# Passage shown
[start]

The first $55000 of taxable income is taxed at 4%.
The next $70000 of taxable income is taxed at 7% in general. However, if the taxpayer's occupation is nurse or teacher (so spelled, entirely in lower case), the income in this bracket is taxed at only 5%.
The amount of taxable income that exceeds $125000 is taxed at 9.3%.
If the taxable income is under $125000, the tax is reduced by $200 per child; however, the tax is never allowed to go below zero. if this would cause the tax to be negative, then the tax is zero instead.
As an example, Clara above would incur $2200 of tax liability for the first $55000 of her income, plus $3000 for the next $60000 of income in the second bracket (since she's a nurse), for a total of $5200. That tax is reduced by $200 per child, so she would pay $4200.

Here's another example:

    Name: Rachel Green
    Taxable income: 29544.69
    Occupation: waitress
    Number of children: 0
    ---
    Rachel Green would pay $1181.79
For the examples above, if your program's behavior is not exactly as shown, it will probably fail most of our other test cases as well.

You can test your understanding of the tax schedule by experimenting with the tax proposal calculator we found at the legislature's website.

Your program must collect the information for one taxpayer in the manner indicated by the examples, and then write to cout a line with three hyphens only (no spaces or other characters), followed by exactly one line in a format required below. Our grading tool will judge the correctness of your program by examining only the line following the line with three hyphens (and verifying that there are no additional lines). That one line you write must be in one of the following five forms; the text must be identical to what is shown, except that italicized items are replaced as appropriate:

If an empty string was provided for the name:
   You must enter a name
If the taxable income is negative:
   The taxable income must not be negative
If an empty string was provided for the occupation:
   You must enter an occupation
If the number of children is negative:
   The number of children must not be negative
If the input is valid and none of the preceding situations holds:
   name would pay $amount
In the last case, name must be the name the user entered, and amount must be the correct answer, shown as a non-negative number with exactly two digits to the right of the decimal point. The lines you write must not start with any spaces. If you are not a good speller or typist, or if English is not your first language, be especially careful about duplicating the messages exactly. Here are some foolish mistakes that may cause you to get very few points for correctness on this project, no matter how much time you put into it, because the mistake will cause your program to fail most or all of the test cases we run:

Not writing to cout a line with exactly three hyphens in all cases.

[end]

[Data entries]
[start]

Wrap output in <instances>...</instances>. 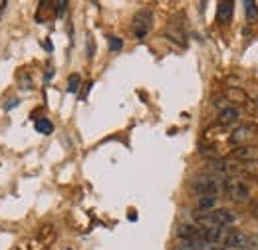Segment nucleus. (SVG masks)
<instances>
[{"mask_svg":"<svg viewBox=\"0 0 258 250\" xmlns=\"http://www.w3.org/2000/svg\"><path fill=\"white\" fill-rule=\"evenodd\" d=\"M80 76L78 74H72L70 78H68V92H72V94H76L78 92V88H80Z\"/></svg>","mask_w":258,"mask_h":250,"instance_id":"f8f14e48","label":"nucleus"},{"mask_svg":"<svg viewBox=\"0 0 258 250\" xmlns=\"http://www.w3.org/2000/svg\"><path fill=\"white\" fill-rule=\"evenodd\" d=\"M246 250H258V232L246 238Z\"/></svg>","mask_w":258,"mask_h":250,"instance_id":"2eb2a0df","label":"nucleus"},{"mask_svg":"<svg viewBox=\"0 0 258 250\" xmlns=\"http://www.w3.org/2000/svg\"><path fill=\"white\" fill-rule=\"evenodd\" d=\"M232 12H234V4L232 2H219V8H217V18L221 22H230L232 18Z\"/></svg>","mask_w":258,"mask_h":250,"instance_id":"0eeeda50","label":"nucleus"},{"mask_svg":"<svg viewBox=\"0 0 258 250\" xmlns=\"http://www.w3.org/2000/svg\"><path fill=\"white\" fill-rule=\"evenodd\" d=\"M177 250H195L193 246H191V242H185V244H183V246H179V248Z\"/></svg>","mask_w":258,"mask_h":250,"instance_id":"f3484780","label":"nucleus"},{"mask_svg":"<svg viewBox=\"0 0 258 250\" xmlns=\"http://www.w3.org/2000/svg\"><path fill=\"white\" fill-rule=\"evenodd\" d=\"M225 191H226V195L230 197V201L242 203V201L248 199V189H246L244 183H240V181H226Z\"/></svg>","mask_w":258,"mask_h":250,"instance_id":"20e7f679","label":"nucleus"},{"mask_svg":"<svg viewBox=\"0 0 258 250\" xmlns=\"http://www.w3.org/2000/svg\"><path fill=\"white\" fill-rule=\"evenodd\" d=\"M250 135H252V129H250V127H238V129L232 133L230 143H232V145H238V143H242V141H248Z\"/></svg>","mask_w":258,"mask_h":250,"instance_id":"6e6552de","label":"nucleus"},{"mask_svg":"<svg viewBox=\"0 0 258 250\" xmlns=\"http://www.w3.org/2000/svg\"><path fill=\"white\" fill-rule=\"evenodd\" d=\"M254 215H256V219H258V207L254 209Z\"/></svg>","mask_w":258,"mask_h":250,"instance_id":"6ab92c4d","label":"nucleus"},{"mask_svg":"<svg viewBox=\"0 0 258 250\" xmlns=\"http://www.w3.org/2000/svg\"><path fill=\"white\" fill-rule=\"evenodd\" d=\"M109 48L115 52V50H119V48H123V40L121 38H109Z\"/></svg>","mask_w":258,"mask_h":250,"instance_id":"dca6fc26","label":"nucleus"},{"mask_svg":"<svg viewBox=\"0 0 258 250\" xmlns=\"http://www.w3.org/2000/svg\"><path fill=\"white\" fill-rule=\"evenodd\" d=\"M217 201H219L217 195H203V197H199L197 207L203 209V211H213V209L217 207Z\"/></svg>","mask_w":258,"mask_h":250,"instance_id":"1a4fd4ad","label":"nucleus"},{"mask_svg":"<svg viewBox=\"0 0 258 250\" xmlns=\"http://www.w3.org/2000/svg\"><path fill=\"white\" fill-rule=\"evenodd\" d=\"M234 155L238 157V159H254L256 153H252L250 149H236V151H234Z\"/></svg>","mask_w":258,"mask_h":250,"instance_id":"4468645a","label":"nucleus"},{"mask_svg":"<svg viewBox=\"0 0 258 250\" xmlns=\"http://www.w3.org/2000/svg\"><path fill=\"white\" fill-rule=\"evenodd\" d=\"M179 236L185 238L187 242L197 240V238L201 236V228L195 226V224H181V226H179Z\"/></svg>","mask_w":258,"mask_h":250,"instance_id":"423d86ee","label":"nucleus"},{"mask_svg":"<svg viewBox=\"0 0 258 250\" xmlns=\"http://www.w3.org/2000/svg\"><path fill=\"white\" fill-rule=\"evenodd\" d=\"M36 131H38V133L48 135V133H52V131H54V125L50 123L48 119H38V121H36Z\"/></svg>","mask_w":258,"mask_h":250,"instance_id":"9b49d317","label":"nucleus"},{"mask_svg":"<svg viewBox=\"0 0 258 250\" xmlns=\"http://www.w3.org/2000/svg\"><path fill=\"white\" fill-rule=\"evenodd\" d=\"M238 220V215L230 209H217V211H209V213H203V215H197V222L205 228H211V226H230Z\"/></svg>","mask_w":258,"mask_h":250,"instance_id":"f257e3e1","label":"nucleus"},{"mask_svg":"<svg viewBox=\"0 0 258 250\" xmlns=\"http://www.w3.org/2000/svg\"><path fill=\"white\" fill-rule=\"evenodd\" d=\"M149 28H151V12L149 10H139L135 14V18H133V34H135V38H139V40L145 38Z\"/></svg>","mask_w":258,"mask_h":250,"instance_id":"7ed1b4c3","label":"nucleus"},{"mask_svg":"<svg viewBox=\"0 0 258 250\" xmlns=\"http://www.w3.org/2000/svg\"><path fill=\"white\" fill-rule=\"evenodd\" d=\"M66 6H68L66 2H60V4H58V14H64V8H66Z\"/></svg>","mask_w":258,"mask_h":250,"instance_id":"a211bd4d","label":"nucleus"},{"mask_svg":"<svg viewBox=\"0 0 258 250\" xmlns=\"http://www.w3.org/2000/svg\"><path fill=\"white\" fill-rule=\"evenodd\" d=\"M238 119V111L234 109V107H226L221 111V115H219V121L223 125H228V123H234Z\"/></svg>","mask_w":258,"mask_h":250,"instance_id":"9d476101","label":"nucleus"},{"mask_svg":"<svg viewBox=\"0 0 258 250\" xmlns=\"http://www.w3.org/2000/svg\"><path fill=\"white\" fill-rule=\"evenodd\" d=\"M221 185L223 183L219 179H215V177H201V179H195L191 189L203 197V195H217Z\"/></svg>","mask_w":258,"mask_h":250,"instance_id":"f03ea898","label":"nucleus"},{"mask_svg":"<svg viewBox=\"0 0 258 250\" xmlns=\"http://www.w3.org/2000/svg\"><path fill=\"white\" fill-rule=\"evenodd\" d=\"M244 6H246V16H248L250 20H254V18H258L256 2H244Z\"/></svg>","mask_w":258,"mask_h":250,"instance_id":"ddd939ff","label":"nucleus"},{"mask_svg":"<svg viewBox=\"0 0 258 250\" xmlns=\"http://www.w3.org/2000/svg\"><path fill=\"white\" fill-rule=\"evenodd\" d=\"M246 234L240 232V230H228L225 236V248H232V250H246Z\"/></svg>","mask_w":258,"mask_h":250,"instance_id":"39448f33","label":"nucleus"}]
</instances>
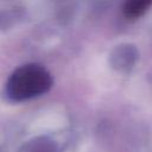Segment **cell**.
<instances>
[{
	"label": "cell",
	"instance_id": "2",
	"mask_svg": "<svg viewBox=\"0 0 152 152\" xmlns=\"http://www.w3.org/2000/svg\"><path fill=\"white\" fill-rule=\"evenodd\" d=\"M151 5L152 0H125L122 11L127 19L134 20L144 15Z\"/></svg>",
	"mask_w": 152,
	"mask_h": 152
},
{
	"label": "cell",
	"instance_id": "3",
	"mask_svg": "<svg viewBox=\"0 0 152 152\" xmlns=\"http://www.w3.org/2000/svg\"><path fill=\"white\" fill-rule=\"evenodd\" d=\"M23 152H52V146L49 142L37 141L33 145H28Z\"/></svg>",
	"mask_w": 152,
	"mask_h": 152
},
{
	"label": "cell",
	"instance_id": "1",
	"mask_svg": "<svg viewBox=\"0 0 152 152\" xmlns=\"http://www.w3.org/2000/svg\"><path fill=\"white\" fill-rule=\"evenodd\" d=\"M52 84L46 69L38 64H25L12 72L7 82V94L15 101H24L39 96Z\"/></svg>",
	"mask_w": 152,
	"mask_h": 152
}]
</instances>
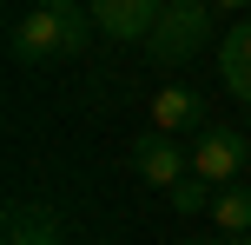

[end]

# Actions to take
**A)** According to the tax program instructions, why is the $60000 in Clara's second bracket taxed at only $3000 instead of at the general 7% rate?
**B)** Quote the tax program instructions word for word, from "The first $55000 of taxable" to "taxed at 9.3%.".

# Exercise responses
**A)** Clara is a nurse, and for nurses and teachers the income in the second bracket is taxed at only 5% instead of the general 7%. Five percent of $60000 comes to $3000.

**B)**
The first $55000 of taxable income is taxed at 4%.
The next $70000 of taxable income is taxed at 7% in general. However, if the taxpayer's occupation is nurse or teacher (so spelled, entirely in lower case), the income in this bracket is taxed at only 5%.
The amount of taxable income that exceeds $125000 is taxed at 9.3%.